AI companies cause most of traffic on forums

Scale and behavior of AI crawlers

  • Many reports of AI-related bots (Claude, GPTBot, Meta, AmazonBot, etc.) dominating traffic on forums and wikis, sometimes >90% of hits.
  • Some describe effectively DDoS-like load: repeated full-site crawls, wiki revision histories, diff views, dynamic searches, and low backoff behavior.
  • Others note that raw request counts can sound large but average TPS can be modest; contention is around burstiness and dynamic-page cost, not just averages.

Robots.txt, legality, and norms

  • Several posters say AI crawlers ignore robots.txt and then evade blocks by:
    • Rotating IPs and ASNs (often cloud/residential ranges).
    • Spoofing “normal” browser User-Agent strings.
  • There is disagreement over a specific site’s robots.txt history; archival data and operator claims conflict.
  • Some cite US case law suggesting scraping public pages is legal; others argue that high-volume, non-consensual crawling that degrades service approaches unauthorized access / CFAA territory, though enforceability is doubted and seen as favoring large companies.

Mitigation strategies

  • Technical defenses mentioned:
    • Blocking/bandlimiting by User-Agent, IP, ASN, or geography.
    • Using Cloudflare/WAFs, rate limiting (e.g., nginx + fail2ban), stick tables.
    • Returning 403/404/429/5xx, or very slow responses, or infinite 302 chains.
    • Moving content behind logins, VPNs, or whitelists.
  • Concerns that over-aggressive bot-blocking (especially via Cloudflare “suspected bot” features) harms legitimate users, especially in some regions.

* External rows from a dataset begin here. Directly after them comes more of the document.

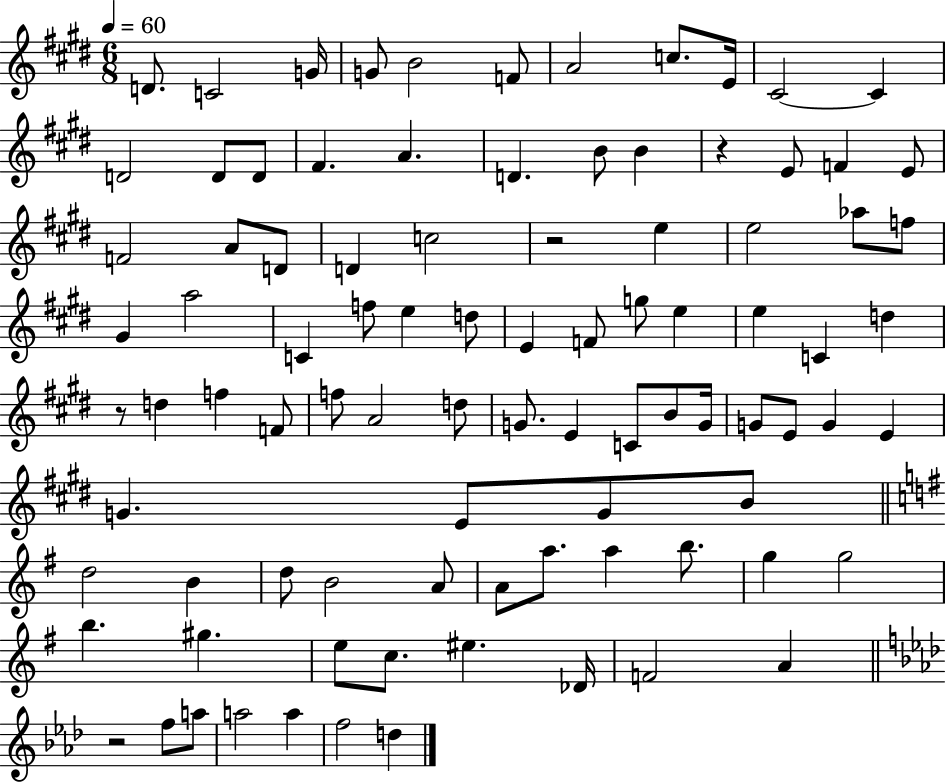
{
  \clef treble
  \numericTimeSignature
  \time 6/8
  \key e \major
  \tempo 4 = 60
  d'8. c'2 g'16 | g'8 b'2 f'8 | a'2 c''8. e'16 | cis'2~~ cis'4 | \break d'2 d'8 d'8 | fis'4. a'4. | d'4. b'8 b'4 | r4 e'8 f'4 e'8 | \break f'2 a'8 d'8 | d'4 c''2 | r2 e''4 | e''2 aes''8 f''8 | \break gis'4 a''2 | c'4 f''8 e''4 d''8 | e'4 f'8 g''8 e''4 | e''4 c'4 d''4 | \break r8 d''4 f''4 f'8 | f''8 a'2 d''8 | g'8. e'4 c'8 b'8 g'16 | g'8 e'8 g'4 e'4 | \break g'4. e'8 g'8 b'8 | \bar "||" \break \key e \minor d''2 b'4 | d''8 b'2 a'8 | a'8 a''8. a''4 b''8. | g''4 g''2 | \break b''4. gis''4. | e''8 c''8. eis''4. des'16 | f'2 a'4 | \bar "||" \break \key aes \major r2 f''8 a''8 | a''2 a''4 | f''2 d''4 | \bar "|."
}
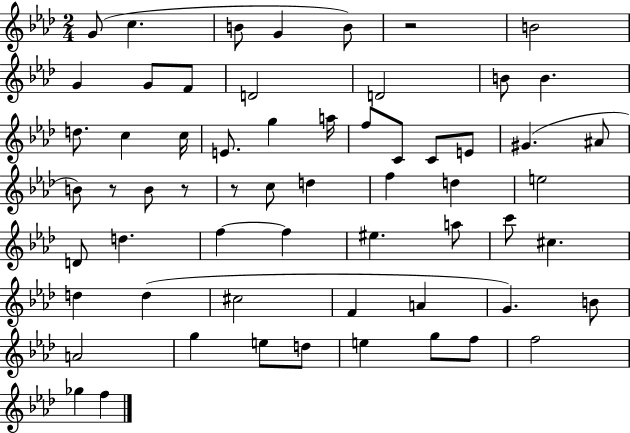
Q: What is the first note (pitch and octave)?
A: G4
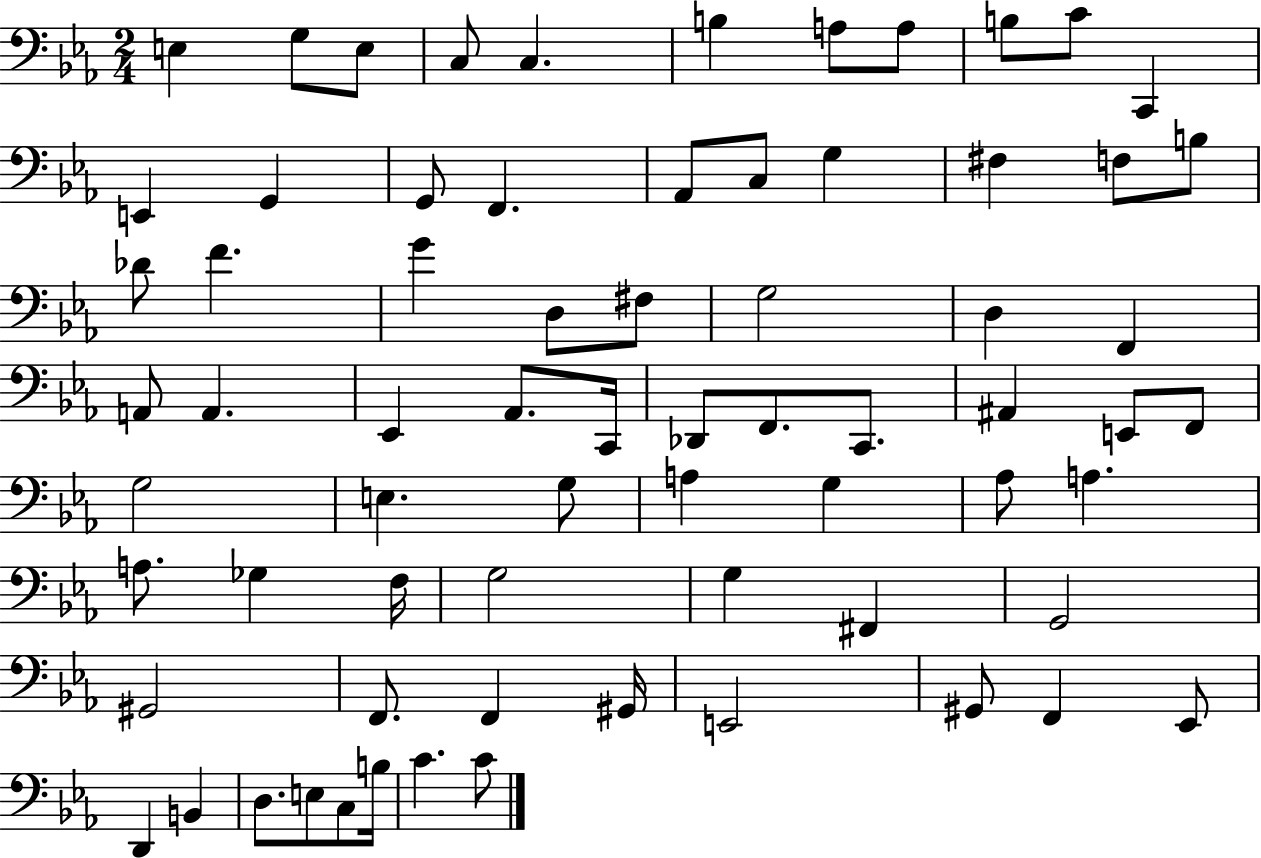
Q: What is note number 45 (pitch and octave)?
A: G3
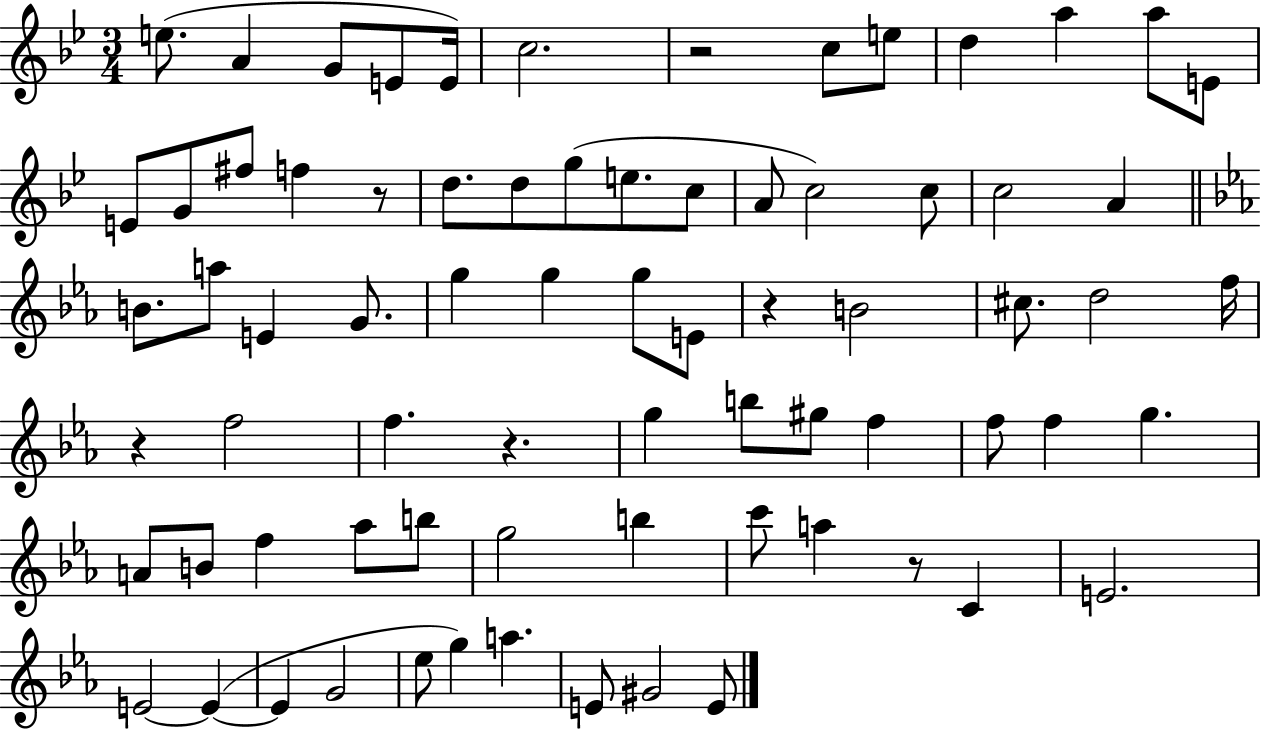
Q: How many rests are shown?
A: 6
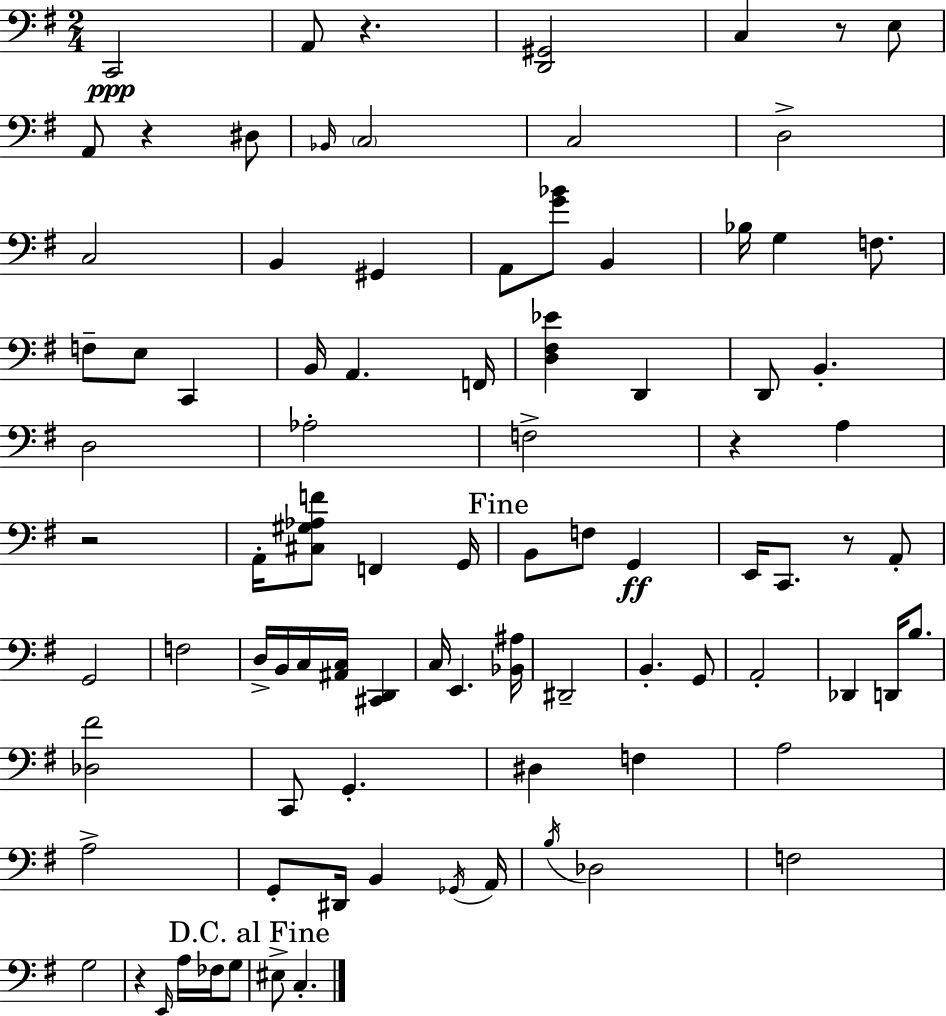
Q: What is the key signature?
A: E minor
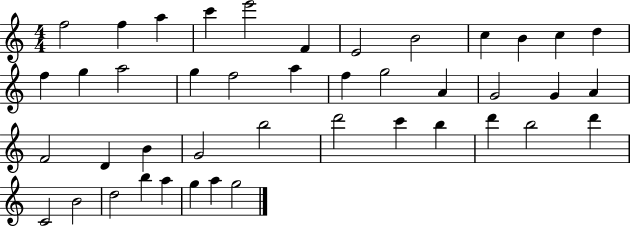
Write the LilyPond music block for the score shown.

{
  \clef treble
  \numericTimeSignature
  \time 4/4
  \key c \major
  f''2 f''4 a''4 | c'''4 e'''2 f'4 | e'2 b'2 | c''4 b'4 c''4 d''4 | \break f''4 g''4 a''2 | g''4 f''2 a''4 | f''4 g''2 a'4 | g'2 g'4 a'4 | \break f'2 d'4 b'4 | g'2 b''2 | d'''2 c'''4 b''4 | d'''4 b''2 d'''4 | \break c'2 b'2 | d''2 b''4 a''4 | g''4 a''4 g''2 | \bar "|."
}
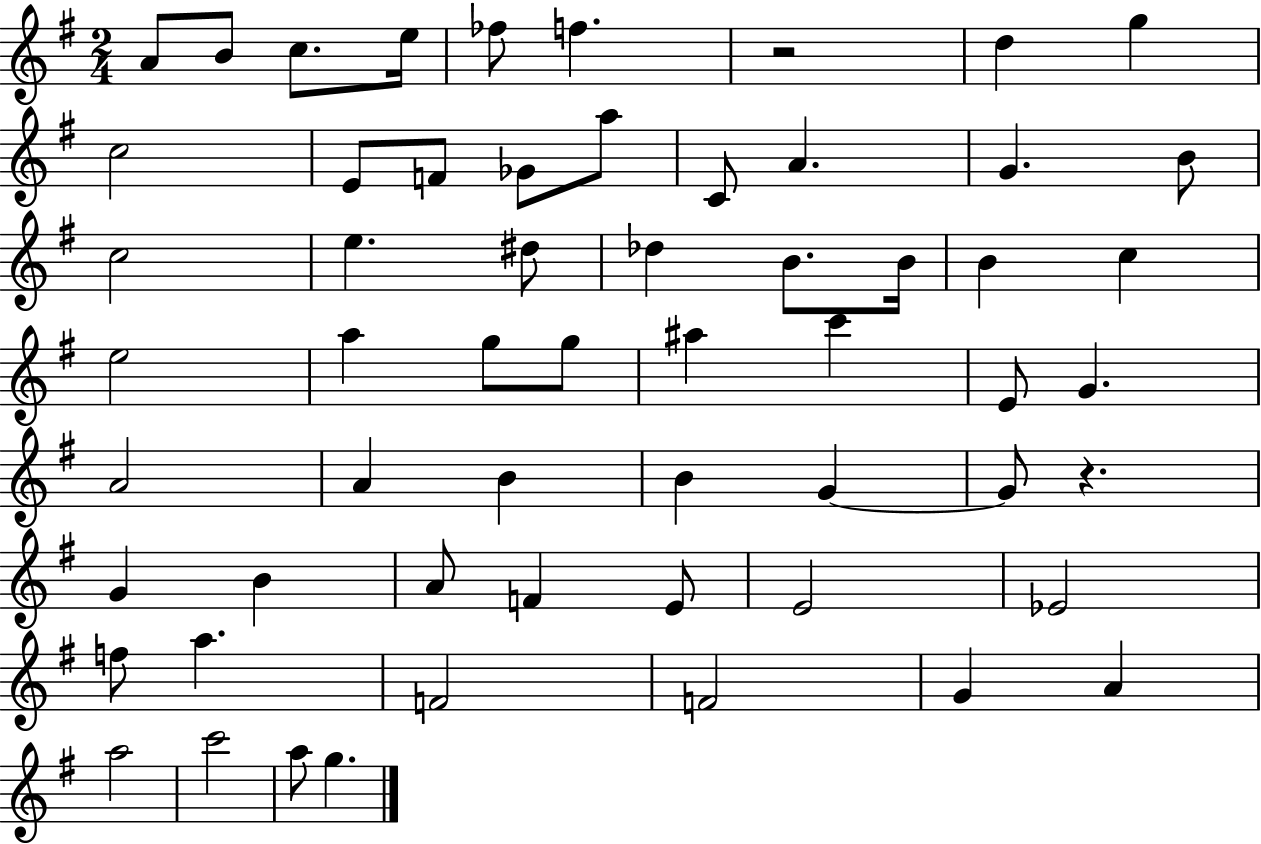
A4/e B4/e C5/e. E5/s FES5/e F5/q. R/h D5/q G5/q C5/h E4/e F4/e Gb4/e A5/e C4/e A4/q. G4/q. B4/e C5/h E5/q. D#5/e Db5/q B4/e. B4/s B4/q C5/q E5/h A5/q G5/e G5/e A#5/q C6/q E4/e G4/q. A4/h A4/q B4/q B4/q G4/q G4/e R/q. G4/q B4/q A4/e F4/q E4/e E4/h Eb4/h F5/e A5/q. F4/h F4/h G4/q A4/q A5/h C6/h A5/e G5/q.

Data poisoning and honeypots

  • Many propose serving AI bots:
    • Markov-chain or LLM-generated nonsense, subtle inaccuracies, or irrelevant text.
    • Alternative “junk” mirrors or link mazes and tarpits.
    • Honeypot URLs in hidden links or robots.txt to detect misbehaving crawlers.
  • Skeptics argue large LLM trainers heavily clean data and can filter obvious garbage; supporters counter that obfuscation can evolve and poisoning can be a “moral victory” even if low-scale.

Impact on small sites and future of the web

  • Fear that continual bot load plus AI-generated spam will:
    • Push small forums/wikis to shut down, go private, or require logins and payments.
    • Accelerate a shift to walled gardens and centralized platforms.
  • Some see this as “privatized profits, socialized losses”: AI firms monetize models trained on public content while site operators pay infra bills.